→ **Given exercise**
Write out every entry exactly as it appears.

→ **The input**

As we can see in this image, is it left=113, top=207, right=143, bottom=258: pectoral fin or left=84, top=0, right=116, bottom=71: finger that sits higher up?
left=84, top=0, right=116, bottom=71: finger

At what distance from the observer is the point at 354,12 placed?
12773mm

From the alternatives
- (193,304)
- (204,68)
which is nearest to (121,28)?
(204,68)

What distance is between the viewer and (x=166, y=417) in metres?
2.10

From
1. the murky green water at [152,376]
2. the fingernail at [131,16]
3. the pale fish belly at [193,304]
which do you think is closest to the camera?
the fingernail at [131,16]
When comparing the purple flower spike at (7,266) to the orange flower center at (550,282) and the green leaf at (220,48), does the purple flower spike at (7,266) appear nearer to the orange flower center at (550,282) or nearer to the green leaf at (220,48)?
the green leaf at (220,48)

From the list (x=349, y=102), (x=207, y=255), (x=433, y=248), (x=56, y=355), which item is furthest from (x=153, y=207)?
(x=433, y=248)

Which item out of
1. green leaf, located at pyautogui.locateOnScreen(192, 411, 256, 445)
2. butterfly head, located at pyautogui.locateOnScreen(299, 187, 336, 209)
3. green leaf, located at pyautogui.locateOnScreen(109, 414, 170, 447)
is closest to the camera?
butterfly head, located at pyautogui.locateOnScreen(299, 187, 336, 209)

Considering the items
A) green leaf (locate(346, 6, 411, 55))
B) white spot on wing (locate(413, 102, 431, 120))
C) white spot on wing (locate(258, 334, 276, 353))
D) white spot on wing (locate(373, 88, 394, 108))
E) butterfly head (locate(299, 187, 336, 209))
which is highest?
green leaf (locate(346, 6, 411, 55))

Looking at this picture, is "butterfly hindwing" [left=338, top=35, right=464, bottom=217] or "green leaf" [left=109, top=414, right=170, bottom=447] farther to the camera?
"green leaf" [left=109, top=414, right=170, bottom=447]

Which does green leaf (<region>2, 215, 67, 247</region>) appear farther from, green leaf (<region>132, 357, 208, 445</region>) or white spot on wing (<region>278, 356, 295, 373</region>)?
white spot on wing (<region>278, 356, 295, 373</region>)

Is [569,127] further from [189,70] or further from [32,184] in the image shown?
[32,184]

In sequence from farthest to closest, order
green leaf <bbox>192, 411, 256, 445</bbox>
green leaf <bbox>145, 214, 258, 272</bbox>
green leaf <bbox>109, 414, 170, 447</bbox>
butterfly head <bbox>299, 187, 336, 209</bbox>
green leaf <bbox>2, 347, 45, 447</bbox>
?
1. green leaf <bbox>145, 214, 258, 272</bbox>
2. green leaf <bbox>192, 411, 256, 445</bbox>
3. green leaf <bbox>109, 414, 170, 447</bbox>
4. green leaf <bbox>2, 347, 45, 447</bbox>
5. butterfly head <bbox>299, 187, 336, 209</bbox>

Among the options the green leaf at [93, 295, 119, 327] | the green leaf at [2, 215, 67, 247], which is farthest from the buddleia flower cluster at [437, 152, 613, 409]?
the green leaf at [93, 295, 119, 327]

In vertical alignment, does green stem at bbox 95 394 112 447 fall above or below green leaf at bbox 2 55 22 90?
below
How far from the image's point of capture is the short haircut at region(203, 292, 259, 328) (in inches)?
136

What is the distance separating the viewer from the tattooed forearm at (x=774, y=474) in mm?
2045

→ **Finished task**
As we can see in this image, is it left=113, top=207, right=143, bottom=258: pectoral fin or left=84, top=0, right=116, bottom=71: finger that sits higher up?
left=84, top=0, right=116, bottom=71: finger

At what distance from the observer is the point at 354,12 placed?
12773mm

From the alternatives
- (193,304)
- (204,68)
which is nearest to (121,28)?
(204,68)

What distance is between the viewer and (x=166, y=417) in metres?
2.10

From
1. the murky green water at [152,376]
2. the fingernail at [131,16]
3. the pale fish belly at [193,304]
which do you think is closest to the camera?
the fingernail at [131,16]
When comparing the purple flower spike at (7,266) to the orange flower center at (550,282) and the green leaf at (220,48), does the purple flower spike at (7,266) appear nearer to the orange flower center at (550,282) or nearer to the green leaf at (220,48)?
the green leaf at (220,48)

From the list (x=349, y=102), (x=207, y=255), (x=433, y=248), (x=56, y=355), which item is furthest from (x=153, y=207)?
(x=433, y=248)

Which item out of
1. green leaf, located at pyautogui.locateOnScreen(192, 411, 256, 445)
2. butterfly head, located at pyautogui.locateOnScreen(299, 187, 336, 209)
3. green leaf, located at pyautogui.locateOnScreen(109, 414, 170, 447)
is closest to the camera?
butterfly head, located at pyautogui.locateOnScreen(299, 187, 336, 209)

Considering the items
A) green leaf (locate(346, 6, 411, 55))
B) white spot on wing (locate(413, 102, 431, 120))
C) white spot on wing (locate(258, 334, 276, 353))
D) white spot on wing (locate(373, 88, 394, 108))
E) butterfly head (locate(299, 187, 336, 209))
which is highest?
green leaf (locate(346, 6, 411, 55))

Looking at this picture, is "butterfly hindwing" [left=338, top=35, right=464, bottom=217] or "green leaf" [left=109, top=414, right=170, bottom=447] farther to the camera?
"green leaf" [left=109, top=414, right=170, bottom=447]

Which does green leaf (<region>2, 215, 67, 247</region>) appear farther from, green leaf (<region>132, 357, 208, 445</region>) or white spot on wing (<region>278, 356, 295, 373</region>)?
white spot on wing (<region>278, 356, 295, 373</region>)

Is [569,127] further from [189,70] or further from [32,184] in the image shown?
[32,184]

In sequence from farthest to closest, order
green leaf <bbox>192, 411, 256, 445</bbox>
green leaf <bbox>145, 214, 258, 272</bbox>
green leaf <bbox>109, 414, 170, 447</bbox>
butterfly head <bbox>299, 187, 336, 209</bbox>
green leaf <bbox>2, 347, 45, 447</bbox>
?
1. green leaf <bbox>145, 214, 258, 272</bbox>
2. green leaf <bbox>192, 411, 256, 445</bbox>
3. green leaf <bbox>109, 414, 170, 447</bbox>
4. green leaf <bbox>2, 347, 45, 447</bbox>
5. butterfly head <bbox>299, 187, 336, 209</bbox>

Among the options the green leaf at [93, 295, 119, 327] | the green leaf at [2, 215, 67, 247], which is farthest from the buddleia flower cluster at [437, 152, 613, 409]?
the green leaf at [93, 295, 119, 327]

In vertical alignment, does green stem at bbox 95 394 112 447 fall above or below green leaf at bbox 2 55 22 90?
below
How far from the image's point of capture is the short haircut at region(203, 292, 259, 328) (in inches)?
136

What is the distance separating the viewer from the tattooed forearm at (x=774, y=474) in mm?
2045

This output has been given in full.